Bir elimi lavaboya indirip musluğu açtım. Islanan elimle ensemi ve alnımı rahatlamaya çalıştığımda daha çok sıcakladığımı hissetmemle panikledim. Tıpası kapalı olduğu için lavaboya dolan suya izlemek için gözlerimi açtığımda vücudumdan daha sıcak olan bir şeylerin aktığını hissettim.
Gözlerim korkuyla aynayı bulduğunda boğazımdan çıkan hırıltıları bastıramadım.

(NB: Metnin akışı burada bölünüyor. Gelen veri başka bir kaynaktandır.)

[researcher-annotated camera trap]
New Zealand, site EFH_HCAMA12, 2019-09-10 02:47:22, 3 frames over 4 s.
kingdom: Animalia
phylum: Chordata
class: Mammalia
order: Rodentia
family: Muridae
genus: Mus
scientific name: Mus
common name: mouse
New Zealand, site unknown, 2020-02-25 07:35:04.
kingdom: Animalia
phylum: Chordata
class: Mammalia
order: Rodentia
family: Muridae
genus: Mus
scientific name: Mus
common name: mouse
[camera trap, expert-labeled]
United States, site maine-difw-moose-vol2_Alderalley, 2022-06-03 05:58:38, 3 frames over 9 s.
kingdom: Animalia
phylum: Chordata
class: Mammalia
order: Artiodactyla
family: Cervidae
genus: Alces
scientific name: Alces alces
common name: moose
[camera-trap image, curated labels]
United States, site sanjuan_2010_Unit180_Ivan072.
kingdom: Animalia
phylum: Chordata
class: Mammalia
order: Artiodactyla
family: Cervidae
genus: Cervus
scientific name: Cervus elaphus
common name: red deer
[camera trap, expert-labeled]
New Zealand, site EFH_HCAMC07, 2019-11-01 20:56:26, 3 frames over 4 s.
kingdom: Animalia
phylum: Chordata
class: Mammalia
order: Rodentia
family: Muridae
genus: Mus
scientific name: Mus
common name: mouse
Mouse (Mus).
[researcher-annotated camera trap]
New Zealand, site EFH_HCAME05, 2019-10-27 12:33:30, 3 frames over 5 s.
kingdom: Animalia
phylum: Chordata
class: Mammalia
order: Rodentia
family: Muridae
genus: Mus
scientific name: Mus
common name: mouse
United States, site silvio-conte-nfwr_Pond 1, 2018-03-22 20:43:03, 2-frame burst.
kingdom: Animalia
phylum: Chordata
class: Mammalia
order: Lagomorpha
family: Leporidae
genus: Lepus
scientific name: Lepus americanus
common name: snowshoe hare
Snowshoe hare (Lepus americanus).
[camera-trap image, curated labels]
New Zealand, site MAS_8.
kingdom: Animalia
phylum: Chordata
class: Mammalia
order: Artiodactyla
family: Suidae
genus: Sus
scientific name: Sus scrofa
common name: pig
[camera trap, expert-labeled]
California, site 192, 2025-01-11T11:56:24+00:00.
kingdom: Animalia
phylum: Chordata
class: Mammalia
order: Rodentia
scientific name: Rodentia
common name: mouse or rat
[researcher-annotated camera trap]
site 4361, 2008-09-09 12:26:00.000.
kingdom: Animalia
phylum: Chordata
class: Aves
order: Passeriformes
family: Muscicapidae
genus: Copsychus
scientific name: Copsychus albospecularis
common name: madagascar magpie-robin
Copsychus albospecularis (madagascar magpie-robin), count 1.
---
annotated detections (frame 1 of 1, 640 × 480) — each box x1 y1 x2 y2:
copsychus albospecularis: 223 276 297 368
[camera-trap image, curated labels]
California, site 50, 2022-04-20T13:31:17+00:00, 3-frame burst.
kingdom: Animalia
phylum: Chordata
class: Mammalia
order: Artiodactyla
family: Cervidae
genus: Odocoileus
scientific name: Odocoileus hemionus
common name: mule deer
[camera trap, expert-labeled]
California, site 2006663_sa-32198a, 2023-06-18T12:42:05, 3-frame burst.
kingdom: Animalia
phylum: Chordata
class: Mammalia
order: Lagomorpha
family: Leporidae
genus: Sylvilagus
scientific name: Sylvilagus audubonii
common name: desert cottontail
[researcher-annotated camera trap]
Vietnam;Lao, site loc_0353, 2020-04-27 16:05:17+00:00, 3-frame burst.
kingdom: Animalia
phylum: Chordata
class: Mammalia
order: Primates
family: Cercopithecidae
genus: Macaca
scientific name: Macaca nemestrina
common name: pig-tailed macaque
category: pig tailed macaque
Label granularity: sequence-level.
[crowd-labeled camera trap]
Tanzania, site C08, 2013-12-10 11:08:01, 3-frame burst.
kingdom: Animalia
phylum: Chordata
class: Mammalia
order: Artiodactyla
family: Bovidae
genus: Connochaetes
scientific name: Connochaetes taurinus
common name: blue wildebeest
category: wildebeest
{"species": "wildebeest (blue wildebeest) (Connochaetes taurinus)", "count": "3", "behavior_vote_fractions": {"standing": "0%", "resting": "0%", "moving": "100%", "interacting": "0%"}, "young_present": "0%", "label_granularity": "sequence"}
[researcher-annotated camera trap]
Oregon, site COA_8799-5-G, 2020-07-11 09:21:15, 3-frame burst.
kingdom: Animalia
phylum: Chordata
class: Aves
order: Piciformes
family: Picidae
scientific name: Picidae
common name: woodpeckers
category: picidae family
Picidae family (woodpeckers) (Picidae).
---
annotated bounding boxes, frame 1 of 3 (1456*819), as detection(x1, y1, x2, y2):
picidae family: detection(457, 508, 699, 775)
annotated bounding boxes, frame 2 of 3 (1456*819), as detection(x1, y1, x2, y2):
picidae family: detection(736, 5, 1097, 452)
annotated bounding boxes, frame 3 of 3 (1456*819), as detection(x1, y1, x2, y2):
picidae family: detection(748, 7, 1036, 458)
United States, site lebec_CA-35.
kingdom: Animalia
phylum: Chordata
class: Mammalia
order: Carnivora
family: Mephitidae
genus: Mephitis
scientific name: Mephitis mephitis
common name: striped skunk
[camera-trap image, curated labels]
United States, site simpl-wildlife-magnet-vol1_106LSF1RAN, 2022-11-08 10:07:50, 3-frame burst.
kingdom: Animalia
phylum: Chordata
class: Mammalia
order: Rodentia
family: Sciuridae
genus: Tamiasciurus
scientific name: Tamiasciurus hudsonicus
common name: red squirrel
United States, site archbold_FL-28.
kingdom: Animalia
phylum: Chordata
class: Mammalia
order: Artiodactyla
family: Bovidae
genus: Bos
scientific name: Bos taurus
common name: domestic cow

Kirlenen diğer elim dudaklarımdan kayıp gittiğinde karşımdaki yabancı yansımaya bakakaldım. İyileşiyordum, varlığım dünyaya tekrar kazınırken dudaklarım büküldü. Nereye kayacağını şaşırmış dudak kenarlarım ayriyeten ağladığım için titreyerek yukarı ve aşağı bükülüyordu.
Senelerdir gözümden bir damla yaş bile akmamıştı. O sözler sarf edildiğinde ve sonrasında asla ağlayamamıştım. Eve gelip yorganımın altına girdiğimde bile boş boş duvara bakmış sonrasında uykuya dalmıştım. Onları her gün görmeye devam ettiğimde bile hiçbir şey değişmemişti, içimin yanmasına rağmen bir kez bile ağlayamamıştım. Kendi kendimi döverken, aynaları kafamla kırdığımda, yanlışlıkla kendimi yaktığımda bile ağlayamamıştım. O zaman değil de neden şimdi?
'Belki de iyileştiğini sanırken ölüme daha çok yaklaşıyorsundur. Sence bu mümkün değil mi?'
Ses kafamın içinde yankılanmaya devam ederken derin bir nefes aldım. Ne olursa olsun ufak iki damla gözyaşı hayatımın dönüm noktası olacaktı. Dönüşü ben yapacak olsam bile iki damla gözyaşı bir hayata bedeldi.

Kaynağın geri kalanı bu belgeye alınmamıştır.